-------- Texto da página

Ontem
no Jornal Hoje, transmitido pela Rede Globo de Televisão, uma jovem de 18 anos relatou
os abusos sexuais que sofria do próprio pai enquanto tinha 8 a 16 anos de idade. A jovem é
estudante de direito e só tomou a atitude após saber que o mesmo também abusara
sexualmente outras pessoas, como uma sobrinha e uma cunhada do suposto
agressor, que é advogado e já pertenceu a Comissão de Direitos Humanos da Ordem
dos Advogados do Brasil.
Como
acontece com vários casos silimares, a filha teria avisado a genitora, que nada
fez.
A
Delegada que investiga o caso pediu a prisão temporária e uma medida protetiva para
afastar o suspeito da filha. A prisão temporária foi negada. A medida protetiva
foi determinada, impondo ao suspeito a distância mínima de 100 metros da filha. Também
foi determinada a busca e apreensão de computadores e outros objetos do
suspeito.
Não
estou aqui para fazer o julgamento, nem me predispor a falar do caso em si,
pois não sou policial, muito menos juiz para falar sobre isso. Nem posso ser
leviano a ponto de condenar uma pessoal por suposto fato como de fato faz a mídia
deste país, que condena uma pessoa sem nem haver processo para julgá-lo. Todos são
inocentes até que se prove o contrário. Então, que a polícia faça um bom
serviço investigativo e que o Ministério Público e o Magistrado encarregados
possam fazer seus trabalhos dignamente. Caso entendam que ele é culpado, e que
consigam comprovar, que ele seja punido. No caso de não conseguirem provar, que
ele seja absolvido. Simples assim.
O
fato que me fez escrever o texto é sobre as informações dadas em várias
emissoras de televisão, sites, rádios, etc. Nas matérias fora dito que o
acusado não poderia ser enquadrado por estupro, pois não houve conjunção
carnal, mas outros atos libidinosos diversos da conjunção carnal.
Tal
fato causou estranheza aos operadores do Direito, pois o crime de atentado
violento ao pudor não existe mais no ordenamento jurídico. Este fora revogado
pela Lei nº 12.015, de 7 de agosto de 2009. Daí veio a série de confusões
cognitivas devido às informações editadas e mal passadas pela pessoa de direito
e pelas encarregadas de passar a informação.
Como
dito acima, a jovem hoje se encontra com 18 anos e alega que fora abusada
sexualmente entre os 8 e 16 anos. Logo, os fatos deixaram de acontecer com a
mesma a cerca de 2 anos. O problema é, a Lei 12.015/2009 tem pouco mais de 2
anos. Com isso, houve atos após a mudança ou não?

----------------
-------- Dados fornecidos

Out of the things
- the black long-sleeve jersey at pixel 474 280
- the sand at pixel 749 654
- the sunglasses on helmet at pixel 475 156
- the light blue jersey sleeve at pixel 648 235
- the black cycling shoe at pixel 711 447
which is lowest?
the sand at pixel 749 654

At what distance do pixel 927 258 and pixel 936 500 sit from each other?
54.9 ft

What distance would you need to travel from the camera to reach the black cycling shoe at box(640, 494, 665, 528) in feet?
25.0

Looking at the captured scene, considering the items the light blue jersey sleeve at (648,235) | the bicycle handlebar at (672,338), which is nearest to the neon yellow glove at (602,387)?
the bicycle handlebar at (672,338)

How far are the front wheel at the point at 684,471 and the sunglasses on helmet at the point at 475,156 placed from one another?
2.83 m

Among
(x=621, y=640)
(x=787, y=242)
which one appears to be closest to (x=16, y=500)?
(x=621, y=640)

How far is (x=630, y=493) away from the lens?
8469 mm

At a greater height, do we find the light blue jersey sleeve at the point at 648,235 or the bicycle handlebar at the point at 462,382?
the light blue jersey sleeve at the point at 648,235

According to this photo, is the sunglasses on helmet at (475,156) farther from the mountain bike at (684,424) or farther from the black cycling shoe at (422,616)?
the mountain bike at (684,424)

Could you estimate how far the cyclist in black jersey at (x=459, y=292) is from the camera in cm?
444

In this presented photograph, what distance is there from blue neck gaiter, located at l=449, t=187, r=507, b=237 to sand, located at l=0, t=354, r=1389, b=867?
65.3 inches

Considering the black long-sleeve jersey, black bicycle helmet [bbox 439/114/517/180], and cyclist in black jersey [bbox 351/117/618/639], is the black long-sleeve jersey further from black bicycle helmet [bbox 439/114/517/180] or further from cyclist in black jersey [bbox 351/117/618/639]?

----------------

Prossiga com o texto sobre a denúncia de abuso e a Lei nº 12.015/2009 a partir da última frase apresentada. O material não tem relação com o texto.

Se
foram praticados todos os atos da continuidade delitiva anteriormente a modificação
legal, de fato o crime seria o de atentado violento ao pudor. Mas este deixou
de existir. Como fica então se houve a “abolitio
criminis”? Este foi o pensamento da maioria dos operadores do Direito que
ainda não tem o conhecimento de algumas decisões das cortes especiais do país.
Se
houve continuidade delitiva após a mudança da lei, já poderia se falar logo em
estupro. (Entendo eu, que mesmo que todos os acontecimentos tivessem
acontecidos na vigência da redação anterior da lei, a força policial que
investiga o caso já poderia falar que os atos caracterizam estupro, de acordo
com a lei vigente hodiernamente).
Primeiro
vamos falar dos crimes em
si. Antes da entrada em vigor da Lei 12.015/2009 o estupro
era previsto da seguinte forma: “Constranger mulher à conjunção carnal. Mediante
violência ou grave ameaça”. Já o atentado violento ao pudor era da seguinte
forma: “Constranger alguém, mediante violência ou grave ameaça, a praticar ou
permitir que com ele se pratique ato libidinoso diverso da conjunção carnal”. Para
ambos os crimes a pena era a mesma, “reclusão, de 6 a 10 anos”.
Como
se pode perceber, somente mulher poderia ser vítima de estupro. Já atentado
violento ao pudor, qualquer pessoa poderia sofrer. Enquanto no estupro a
elementar era conjunção carnal (membro sexual masculino penetrando em membro sexual
feminino), no atentado violento ao pudor a elementar era a prática de outros
atos libidinosos diversos da conjunção carnal (utilização de outros locais que
não foram feitos exatamente para relação sexual, mas que humanos utilizam como
se fosse).
Dizem
que a mudança da lei ocorreu para acabar com as mistificações e confusão da
sociedade, que achava que todo abuso sexual era estupro. Ou até para dizer que
homem pode sofrer estupro. No caso, homem poderia sofrer abuso sexual, mas não
estupro, já que este crime tinha como elementar a vítima do sexo feminino (quem
quiser que me prove que algum homem sendo gravemente ameaçado, tendo seu psicológico
abalado, consiga ter conjunção carnal. Vale dizer, consiga fazer seu órgão
sexual ficar ereto). Mas hoje homem pode sofrer estupro (entendo que não há
como ser na conjunção carnal, mas somente com outros atos libidinosos. Todavia,
isso não vem ao caso)
Voltando
ao tema. Com a entrada em vigor, o crime de atentado violento ao pudor não
existe mais. Porém, o crime de estupro teve sua redação modificada, acoplando o
antigo estupro com o antigo atentado violento ao pudor. Hodiernamente vigora
com esta redação: “Constranger alguém, mediante
violência ou grave ameaça, a ter conjunção carnal ou a praticar ou permitir que
com ele se pratique outro ato libidinoso”. A pena continuou de 6 a 10 anos com regime de
reclusão.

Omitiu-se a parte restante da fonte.